**Requirement**
In the material, give again the lines between the one holding "In the scene" and the one holding "Answer: point (584, 90)", inclusive, swapping "book in hand" for "open book" and leaving everything else unchanged.

---------------

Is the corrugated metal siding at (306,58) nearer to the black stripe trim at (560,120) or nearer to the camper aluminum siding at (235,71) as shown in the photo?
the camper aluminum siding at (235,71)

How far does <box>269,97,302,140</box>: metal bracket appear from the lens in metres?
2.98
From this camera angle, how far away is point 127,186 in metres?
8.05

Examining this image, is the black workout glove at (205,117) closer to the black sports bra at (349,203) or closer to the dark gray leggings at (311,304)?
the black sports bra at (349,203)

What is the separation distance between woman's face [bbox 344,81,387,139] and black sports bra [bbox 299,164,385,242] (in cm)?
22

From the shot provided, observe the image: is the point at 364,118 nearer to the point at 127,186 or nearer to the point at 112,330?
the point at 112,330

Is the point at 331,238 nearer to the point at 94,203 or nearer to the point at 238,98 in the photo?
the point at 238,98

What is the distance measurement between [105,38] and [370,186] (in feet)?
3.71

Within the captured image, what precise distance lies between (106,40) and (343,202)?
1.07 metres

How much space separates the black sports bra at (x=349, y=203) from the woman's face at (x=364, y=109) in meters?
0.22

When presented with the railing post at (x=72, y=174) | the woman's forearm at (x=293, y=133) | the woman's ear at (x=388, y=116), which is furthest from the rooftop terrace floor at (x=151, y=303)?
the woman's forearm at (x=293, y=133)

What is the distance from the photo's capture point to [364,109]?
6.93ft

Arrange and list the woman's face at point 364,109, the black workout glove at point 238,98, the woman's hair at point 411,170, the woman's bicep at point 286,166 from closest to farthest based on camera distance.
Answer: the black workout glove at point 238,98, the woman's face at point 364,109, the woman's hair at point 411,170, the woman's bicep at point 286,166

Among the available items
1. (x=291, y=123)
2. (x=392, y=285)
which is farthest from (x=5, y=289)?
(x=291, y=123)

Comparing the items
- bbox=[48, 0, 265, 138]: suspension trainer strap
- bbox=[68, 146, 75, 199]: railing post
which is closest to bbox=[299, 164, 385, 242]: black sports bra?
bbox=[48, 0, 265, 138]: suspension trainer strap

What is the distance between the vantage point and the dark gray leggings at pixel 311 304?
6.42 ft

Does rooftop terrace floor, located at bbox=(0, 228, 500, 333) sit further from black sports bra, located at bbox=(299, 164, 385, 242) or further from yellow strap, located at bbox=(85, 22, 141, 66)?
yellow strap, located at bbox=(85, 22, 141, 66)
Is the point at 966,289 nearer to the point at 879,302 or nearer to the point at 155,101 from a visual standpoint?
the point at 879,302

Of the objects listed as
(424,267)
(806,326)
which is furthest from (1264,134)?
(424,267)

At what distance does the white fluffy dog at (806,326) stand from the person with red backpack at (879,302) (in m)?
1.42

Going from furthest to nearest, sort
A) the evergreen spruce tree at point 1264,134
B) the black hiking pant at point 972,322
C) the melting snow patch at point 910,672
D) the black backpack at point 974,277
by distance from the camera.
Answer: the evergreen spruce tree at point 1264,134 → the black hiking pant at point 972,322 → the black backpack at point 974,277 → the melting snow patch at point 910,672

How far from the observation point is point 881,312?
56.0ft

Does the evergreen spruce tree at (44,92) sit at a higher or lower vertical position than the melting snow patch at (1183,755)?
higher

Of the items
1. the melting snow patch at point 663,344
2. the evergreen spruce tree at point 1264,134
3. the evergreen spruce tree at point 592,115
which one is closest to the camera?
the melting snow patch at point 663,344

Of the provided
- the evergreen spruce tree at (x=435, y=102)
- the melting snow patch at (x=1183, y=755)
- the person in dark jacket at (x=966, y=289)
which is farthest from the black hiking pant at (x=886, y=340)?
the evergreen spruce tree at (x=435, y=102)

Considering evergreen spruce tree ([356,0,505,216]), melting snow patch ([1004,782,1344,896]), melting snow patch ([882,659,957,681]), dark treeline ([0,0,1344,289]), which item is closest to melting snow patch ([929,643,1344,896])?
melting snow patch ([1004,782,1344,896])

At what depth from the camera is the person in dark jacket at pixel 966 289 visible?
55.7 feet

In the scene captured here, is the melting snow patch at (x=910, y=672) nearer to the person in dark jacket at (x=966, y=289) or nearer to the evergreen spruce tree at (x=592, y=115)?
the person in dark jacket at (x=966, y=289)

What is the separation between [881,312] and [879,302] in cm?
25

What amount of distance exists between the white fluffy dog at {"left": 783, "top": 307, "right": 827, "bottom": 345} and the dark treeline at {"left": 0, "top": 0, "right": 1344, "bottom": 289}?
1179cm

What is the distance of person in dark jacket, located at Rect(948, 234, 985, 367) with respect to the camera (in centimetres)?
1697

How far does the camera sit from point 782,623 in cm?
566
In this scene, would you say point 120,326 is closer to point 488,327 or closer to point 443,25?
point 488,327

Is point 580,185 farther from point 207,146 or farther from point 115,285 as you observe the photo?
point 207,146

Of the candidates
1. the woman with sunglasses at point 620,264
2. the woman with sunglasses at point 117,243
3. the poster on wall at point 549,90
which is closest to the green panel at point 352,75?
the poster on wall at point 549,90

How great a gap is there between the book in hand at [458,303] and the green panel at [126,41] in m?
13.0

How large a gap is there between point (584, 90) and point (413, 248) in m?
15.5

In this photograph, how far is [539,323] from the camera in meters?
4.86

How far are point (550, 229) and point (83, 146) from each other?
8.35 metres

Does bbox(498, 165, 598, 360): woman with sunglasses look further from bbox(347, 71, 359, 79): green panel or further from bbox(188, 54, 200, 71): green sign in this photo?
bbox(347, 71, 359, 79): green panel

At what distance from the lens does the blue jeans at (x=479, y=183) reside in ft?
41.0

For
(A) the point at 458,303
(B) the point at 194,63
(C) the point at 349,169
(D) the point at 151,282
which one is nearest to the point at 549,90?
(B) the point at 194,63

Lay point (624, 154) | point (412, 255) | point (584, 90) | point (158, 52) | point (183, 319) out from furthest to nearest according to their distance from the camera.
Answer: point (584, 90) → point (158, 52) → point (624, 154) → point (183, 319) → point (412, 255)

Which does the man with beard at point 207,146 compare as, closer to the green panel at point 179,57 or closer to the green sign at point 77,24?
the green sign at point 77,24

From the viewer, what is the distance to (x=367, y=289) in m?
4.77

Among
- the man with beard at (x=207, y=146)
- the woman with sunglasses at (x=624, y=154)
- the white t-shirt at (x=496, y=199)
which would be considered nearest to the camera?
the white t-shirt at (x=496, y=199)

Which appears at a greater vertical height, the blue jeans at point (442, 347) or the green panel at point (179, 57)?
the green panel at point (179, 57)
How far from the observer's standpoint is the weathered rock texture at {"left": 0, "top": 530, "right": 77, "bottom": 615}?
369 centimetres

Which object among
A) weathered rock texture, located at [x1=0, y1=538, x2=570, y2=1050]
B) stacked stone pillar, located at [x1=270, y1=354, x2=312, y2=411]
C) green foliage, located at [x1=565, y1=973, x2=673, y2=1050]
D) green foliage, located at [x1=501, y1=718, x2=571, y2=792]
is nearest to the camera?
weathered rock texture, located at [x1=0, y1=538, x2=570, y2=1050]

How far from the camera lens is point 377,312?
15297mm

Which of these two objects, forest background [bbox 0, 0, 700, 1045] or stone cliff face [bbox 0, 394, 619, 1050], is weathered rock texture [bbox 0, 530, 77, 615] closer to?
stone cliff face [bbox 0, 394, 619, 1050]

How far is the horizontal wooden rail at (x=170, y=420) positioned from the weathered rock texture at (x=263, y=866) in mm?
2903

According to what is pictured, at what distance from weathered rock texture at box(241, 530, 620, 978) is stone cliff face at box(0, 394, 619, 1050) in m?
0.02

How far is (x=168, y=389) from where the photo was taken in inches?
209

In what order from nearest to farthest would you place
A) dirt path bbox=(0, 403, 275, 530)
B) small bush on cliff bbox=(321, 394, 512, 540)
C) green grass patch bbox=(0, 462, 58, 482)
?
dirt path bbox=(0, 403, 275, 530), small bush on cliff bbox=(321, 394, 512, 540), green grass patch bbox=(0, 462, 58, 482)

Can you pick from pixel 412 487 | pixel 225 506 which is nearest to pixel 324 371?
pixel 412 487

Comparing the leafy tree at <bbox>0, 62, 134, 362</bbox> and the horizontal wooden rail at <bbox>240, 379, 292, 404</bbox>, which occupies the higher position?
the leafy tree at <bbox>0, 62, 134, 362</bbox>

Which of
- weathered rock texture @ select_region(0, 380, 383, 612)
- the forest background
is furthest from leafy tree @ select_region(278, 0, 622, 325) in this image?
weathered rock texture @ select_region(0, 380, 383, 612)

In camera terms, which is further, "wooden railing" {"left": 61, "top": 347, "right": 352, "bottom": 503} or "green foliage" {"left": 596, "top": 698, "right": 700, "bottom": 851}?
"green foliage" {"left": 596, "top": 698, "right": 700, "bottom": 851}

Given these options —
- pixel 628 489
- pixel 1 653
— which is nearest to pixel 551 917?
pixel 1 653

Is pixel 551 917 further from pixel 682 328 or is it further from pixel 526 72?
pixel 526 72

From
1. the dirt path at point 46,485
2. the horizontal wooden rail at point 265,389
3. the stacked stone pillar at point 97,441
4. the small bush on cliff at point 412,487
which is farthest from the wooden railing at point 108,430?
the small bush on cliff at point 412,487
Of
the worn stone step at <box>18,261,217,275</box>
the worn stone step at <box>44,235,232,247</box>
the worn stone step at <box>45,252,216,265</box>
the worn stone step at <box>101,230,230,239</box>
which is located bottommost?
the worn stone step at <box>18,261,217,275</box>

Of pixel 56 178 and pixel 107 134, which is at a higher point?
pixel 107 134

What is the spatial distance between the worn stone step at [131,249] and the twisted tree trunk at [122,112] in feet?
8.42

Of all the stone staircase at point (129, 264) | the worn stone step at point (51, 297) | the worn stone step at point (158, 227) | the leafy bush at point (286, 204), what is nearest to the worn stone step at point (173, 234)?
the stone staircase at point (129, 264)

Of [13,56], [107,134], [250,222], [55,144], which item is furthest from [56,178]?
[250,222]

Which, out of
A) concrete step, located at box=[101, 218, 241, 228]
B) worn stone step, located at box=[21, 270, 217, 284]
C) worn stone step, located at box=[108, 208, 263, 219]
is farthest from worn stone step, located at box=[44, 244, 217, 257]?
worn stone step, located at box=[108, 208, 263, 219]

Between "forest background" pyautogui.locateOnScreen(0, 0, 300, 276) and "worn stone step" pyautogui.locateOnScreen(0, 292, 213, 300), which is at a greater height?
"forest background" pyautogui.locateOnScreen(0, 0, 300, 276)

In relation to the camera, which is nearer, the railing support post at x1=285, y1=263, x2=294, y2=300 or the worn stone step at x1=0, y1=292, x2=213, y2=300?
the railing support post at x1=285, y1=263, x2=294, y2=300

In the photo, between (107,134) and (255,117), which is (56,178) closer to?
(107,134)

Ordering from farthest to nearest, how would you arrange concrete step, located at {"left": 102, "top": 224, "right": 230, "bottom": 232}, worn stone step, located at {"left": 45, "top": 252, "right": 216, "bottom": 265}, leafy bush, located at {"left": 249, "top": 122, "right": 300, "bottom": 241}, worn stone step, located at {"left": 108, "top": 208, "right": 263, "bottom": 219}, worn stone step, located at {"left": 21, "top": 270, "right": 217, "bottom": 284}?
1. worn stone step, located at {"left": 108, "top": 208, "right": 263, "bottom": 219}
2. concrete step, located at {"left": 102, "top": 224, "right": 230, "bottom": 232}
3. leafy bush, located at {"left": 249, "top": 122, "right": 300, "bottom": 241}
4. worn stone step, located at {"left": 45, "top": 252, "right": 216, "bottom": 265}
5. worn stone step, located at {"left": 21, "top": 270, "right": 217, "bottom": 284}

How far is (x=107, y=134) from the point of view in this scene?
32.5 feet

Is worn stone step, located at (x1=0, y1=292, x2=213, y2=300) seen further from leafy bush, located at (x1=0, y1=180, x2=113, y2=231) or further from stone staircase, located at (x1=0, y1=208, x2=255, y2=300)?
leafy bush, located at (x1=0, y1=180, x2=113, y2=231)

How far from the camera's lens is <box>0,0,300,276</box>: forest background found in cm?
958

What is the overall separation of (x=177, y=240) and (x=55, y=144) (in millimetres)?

---------------

**Solution to this task**
In the scene captured here, is the melting snow patch at (x=910, y=672) nearer to the person in dark jacket at (x=966, y=289) or nearer to the evergreen spruce tree at (x=592, y=115)?
the person in dark jacket at (x=966, y=289)

What is the separation between [881,312] and [879,302] in cm?
25

What amount of distance exists between the white fluffy dog at {"left": 783, "top": 307, "right": 827, "bottom": 345} and the dark treeline at {"left": 0, "top": 0, "right": 1344, "bottom": 289}?
1179cm

What is the distance of person in dark jacket, located at Rect(948, 234, 985, 367) with respect to the camera (in centimetres)?
1697

How far does the camera sit from point 782,623 in cm?
566
In this scene, would you say point 120,326 is closer to point 488,327 or closer to point 443,25?
point 488,327

Is point 580,185 farther from point 207,146 or farther from point 115,285 as you observe the photo?
point 207,146

Of the candidates
1. the woman with sunglasses at point 620,264
2. the woman with sunglasses at point 117,243
3. the poster on wall at point 549,90
which is closest to the green panel at point 352,75?
the poster on wall at point 549,90

How great a gap is there between the open book at [458,303] and the green panel at [126,41] in m?
13.0

How large a gap is there between point (584, 90) and point (413, 248) in m?
15.5

In this photograph, how far is [539,323] from the camera in meters?
4.86

How far are point (550, 229) and point (83, 146) from each other?
8.35 metres

Does bbox(498, 165, 598, 360): woman with sunglasses look further from bbox(347, 71, 359, 79): green panel or further from bbox(188, 54, 200, 71): green sign in this photo?
bbox(347, 71, 359, 79): green panel

At what distance from the lens does the blue jeans at (x=479, y=183) reside in ft?
41.0

For
(A) the point at 458,303
(B) the point at 194,63
(C) the point at 349,169
(D) the point at 151,282
which one is nearest to the point at 549,90?
(B) the point at 194,63

Lay point (624, 154) | point (412, 255) | point (584, 90) | point (158, 52) | point (183, 319) out from furthest to nearest according to their distance from the camera.
Answer: point (584, 90) → point (158, 52) → point (624, 154) → point (183, 319) → point (412, 255)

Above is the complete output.